[Short task] Reproduce the passage of the article on Indian farmers, everything from "Following the surprise" down to "the rural poor.".

[Text provided]

** begin **

Modi’s assault on Indian farmers

The Modi government has now introduced a series of new bills which aim to dismantle government control of crop prices


Syed Mohammad Ali October 01, 2020
The writer is a development anthropologist. He can be reached at ali@policy.hu

The Modi government’s high-handed and abrupt style of economic policymaking has become the subject of growing domestic discontent. Modi’s economic ambitions of making India ‘shine’ has its share of rich backers, who are increasing their wealth under his Hindutva rule. However, Modi’s economic vision has produced some disastrous results for poorer segments of Indian society despite all his populist rhetoric.

Following the surprise decision in 2016 to scrap old paper currency which decimated savings of poor people, and his sudden lockdown of Indian cities which stranded migrant workers, Modi’s latest attempt to reform the agricultural sector comes as bad news for the rural poor.

The liberalisation of the agricultural sector at the behest of lending agencies like the IMF and World Bank had led India to allow multinational agribusinesses like Monsanto to infiltrate the Indian rural sector with BT cotton in the late 1990s. The profusion of BT cotton enabled large and middle level Indian farmers to boost their agricultural yield. Indian cotton exports also increased substantially over these past two and a half decades. However, poorer farmers who bought BT cotton seeds often became very indebted when they were unable to grow BT cotton according to stringent specifications or when climate change led to crop failure. Despite agricultural growth, farmer suicides have thus become a recurrent phenomenon in India.

** end **

Saved data entries:

** begin **

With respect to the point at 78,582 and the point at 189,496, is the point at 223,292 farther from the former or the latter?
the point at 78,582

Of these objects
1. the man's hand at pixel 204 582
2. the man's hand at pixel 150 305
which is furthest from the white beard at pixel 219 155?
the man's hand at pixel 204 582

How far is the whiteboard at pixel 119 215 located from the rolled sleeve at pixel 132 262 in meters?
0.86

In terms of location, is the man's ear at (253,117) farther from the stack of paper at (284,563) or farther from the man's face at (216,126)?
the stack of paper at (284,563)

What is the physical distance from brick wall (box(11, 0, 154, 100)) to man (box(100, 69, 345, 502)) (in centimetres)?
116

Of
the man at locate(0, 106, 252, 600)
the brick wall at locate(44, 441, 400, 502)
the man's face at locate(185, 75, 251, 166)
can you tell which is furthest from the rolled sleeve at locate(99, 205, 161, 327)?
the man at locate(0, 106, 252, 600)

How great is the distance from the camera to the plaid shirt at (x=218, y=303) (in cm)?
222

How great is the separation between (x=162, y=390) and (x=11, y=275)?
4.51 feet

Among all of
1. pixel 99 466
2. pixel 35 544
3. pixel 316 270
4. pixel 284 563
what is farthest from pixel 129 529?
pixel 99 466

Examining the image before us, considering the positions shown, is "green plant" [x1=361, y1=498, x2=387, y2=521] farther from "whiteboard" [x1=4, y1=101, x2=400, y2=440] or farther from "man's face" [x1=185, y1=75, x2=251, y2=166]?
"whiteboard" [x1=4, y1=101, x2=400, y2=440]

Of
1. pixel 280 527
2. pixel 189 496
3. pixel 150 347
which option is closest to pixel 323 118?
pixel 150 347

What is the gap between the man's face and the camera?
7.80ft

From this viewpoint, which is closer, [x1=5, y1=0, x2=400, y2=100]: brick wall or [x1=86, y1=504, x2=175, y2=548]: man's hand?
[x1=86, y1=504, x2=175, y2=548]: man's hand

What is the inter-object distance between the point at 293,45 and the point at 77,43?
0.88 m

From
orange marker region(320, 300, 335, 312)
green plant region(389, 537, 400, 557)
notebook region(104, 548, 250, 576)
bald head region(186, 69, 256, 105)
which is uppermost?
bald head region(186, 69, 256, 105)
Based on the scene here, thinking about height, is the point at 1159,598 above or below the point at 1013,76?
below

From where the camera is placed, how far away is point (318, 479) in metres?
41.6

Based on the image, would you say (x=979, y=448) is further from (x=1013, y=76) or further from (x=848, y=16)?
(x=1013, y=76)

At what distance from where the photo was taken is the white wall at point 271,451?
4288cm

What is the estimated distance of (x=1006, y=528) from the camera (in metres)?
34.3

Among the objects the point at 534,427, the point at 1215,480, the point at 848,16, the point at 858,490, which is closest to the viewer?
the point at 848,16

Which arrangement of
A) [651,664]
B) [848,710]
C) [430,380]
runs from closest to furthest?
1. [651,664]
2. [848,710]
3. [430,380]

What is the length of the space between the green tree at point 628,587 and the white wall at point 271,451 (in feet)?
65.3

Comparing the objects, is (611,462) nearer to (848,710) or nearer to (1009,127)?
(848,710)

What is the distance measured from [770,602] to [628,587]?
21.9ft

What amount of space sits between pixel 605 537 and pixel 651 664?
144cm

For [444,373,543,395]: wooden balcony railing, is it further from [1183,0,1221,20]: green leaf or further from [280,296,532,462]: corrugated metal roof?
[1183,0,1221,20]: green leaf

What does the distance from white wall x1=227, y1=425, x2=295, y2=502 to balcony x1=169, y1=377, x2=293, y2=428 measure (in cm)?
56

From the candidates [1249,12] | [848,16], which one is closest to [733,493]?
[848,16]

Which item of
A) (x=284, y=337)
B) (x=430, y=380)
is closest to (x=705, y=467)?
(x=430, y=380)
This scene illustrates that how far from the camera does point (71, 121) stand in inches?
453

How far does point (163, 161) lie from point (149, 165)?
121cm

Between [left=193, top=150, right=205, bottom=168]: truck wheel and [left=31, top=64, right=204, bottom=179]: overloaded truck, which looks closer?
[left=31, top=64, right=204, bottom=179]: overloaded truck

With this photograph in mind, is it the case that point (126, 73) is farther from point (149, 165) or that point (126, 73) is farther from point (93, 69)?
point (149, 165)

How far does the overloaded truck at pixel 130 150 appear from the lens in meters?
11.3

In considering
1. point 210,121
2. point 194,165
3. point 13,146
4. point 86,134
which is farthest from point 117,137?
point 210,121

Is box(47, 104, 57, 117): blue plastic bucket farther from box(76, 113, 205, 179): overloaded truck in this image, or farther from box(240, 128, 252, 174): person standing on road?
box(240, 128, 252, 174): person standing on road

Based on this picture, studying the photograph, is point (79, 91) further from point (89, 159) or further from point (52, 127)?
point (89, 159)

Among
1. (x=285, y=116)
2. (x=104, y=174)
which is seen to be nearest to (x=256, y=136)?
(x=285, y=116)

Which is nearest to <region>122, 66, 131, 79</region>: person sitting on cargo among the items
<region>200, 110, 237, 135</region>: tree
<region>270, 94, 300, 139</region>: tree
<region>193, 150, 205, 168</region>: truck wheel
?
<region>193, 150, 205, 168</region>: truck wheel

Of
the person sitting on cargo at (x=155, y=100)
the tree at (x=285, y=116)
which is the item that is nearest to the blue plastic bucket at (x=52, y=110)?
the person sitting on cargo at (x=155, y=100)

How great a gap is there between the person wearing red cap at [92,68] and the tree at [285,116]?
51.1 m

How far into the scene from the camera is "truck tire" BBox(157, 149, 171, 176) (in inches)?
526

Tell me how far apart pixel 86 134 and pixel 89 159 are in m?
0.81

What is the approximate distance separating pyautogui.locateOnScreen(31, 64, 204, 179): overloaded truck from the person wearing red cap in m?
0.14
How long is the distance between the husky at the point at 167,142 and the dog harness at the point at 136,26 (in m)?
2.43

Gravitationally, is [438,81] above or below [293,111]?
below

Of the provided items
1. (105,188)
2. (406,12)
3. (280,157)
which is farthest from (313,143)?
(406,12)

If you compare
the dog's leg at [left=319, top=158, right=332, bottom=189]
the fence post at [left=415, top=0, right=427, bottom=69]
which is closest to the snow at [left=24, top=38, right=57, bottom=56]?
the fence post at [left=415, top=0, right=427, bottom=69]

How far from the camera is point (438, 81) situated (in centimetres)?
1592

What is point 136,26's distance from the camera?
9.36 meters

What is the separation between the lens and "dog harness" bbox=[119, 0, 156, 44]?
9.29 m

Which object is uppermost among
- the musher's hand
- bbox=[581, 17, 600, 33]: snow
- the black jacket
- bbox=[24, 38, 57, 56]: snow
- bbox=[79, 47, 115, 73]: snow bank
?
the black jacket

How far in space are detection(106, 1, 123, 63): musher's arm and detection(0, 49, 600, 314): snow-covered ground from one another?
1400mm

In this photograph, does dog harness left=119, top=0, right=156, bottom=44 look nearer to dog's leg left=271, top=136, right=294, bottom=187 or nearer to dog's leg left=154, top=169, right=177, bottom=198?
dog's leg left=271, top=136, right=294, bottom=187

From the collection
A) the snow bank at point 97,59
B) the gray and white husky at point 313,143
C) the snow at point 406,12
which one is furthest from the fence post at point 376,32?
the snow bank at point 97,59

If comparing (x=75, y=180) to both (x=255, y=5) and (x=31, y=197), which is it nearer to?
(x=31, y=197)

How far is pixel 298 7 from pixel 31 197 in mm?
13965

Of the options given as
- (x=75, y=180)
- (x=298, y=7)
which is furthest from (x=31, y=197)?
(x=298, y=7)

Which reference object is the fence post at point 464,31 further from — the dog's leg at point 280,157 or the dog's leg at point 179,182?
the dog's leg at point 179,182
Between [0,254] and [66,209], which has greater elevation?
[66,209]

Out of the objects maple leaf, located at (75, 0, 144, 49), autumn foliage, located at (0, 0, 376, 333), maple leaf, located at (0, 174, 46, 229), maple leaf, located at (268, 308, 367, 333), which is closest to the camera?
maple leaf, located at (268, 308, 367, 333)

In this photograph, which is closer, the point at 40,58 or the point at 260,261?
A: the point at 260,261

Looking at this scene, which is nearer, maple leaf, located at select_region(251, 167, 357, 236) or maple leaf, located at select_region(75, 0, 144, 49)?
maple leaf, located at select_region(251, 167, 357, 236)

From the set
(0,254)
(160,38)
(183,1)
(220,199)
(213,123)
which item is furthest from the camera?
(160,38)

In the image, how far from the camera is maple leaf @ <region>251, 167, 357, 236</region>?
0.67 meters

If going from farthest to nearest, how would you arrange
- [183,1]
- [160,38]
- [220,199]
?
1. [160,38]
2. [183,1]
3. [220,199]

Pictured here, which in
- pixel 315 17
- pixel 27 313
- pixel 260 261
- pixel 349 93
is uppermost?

** end **

[Written answer]
Following the surprise decision in 2016 to scrap old paper currency which decimated savings of poor people, and his sudden lockdown of Indian cities which stranded migrant workers, Modi’s latest attempt to reform the agricultural sector comes as bad news for the rural poor.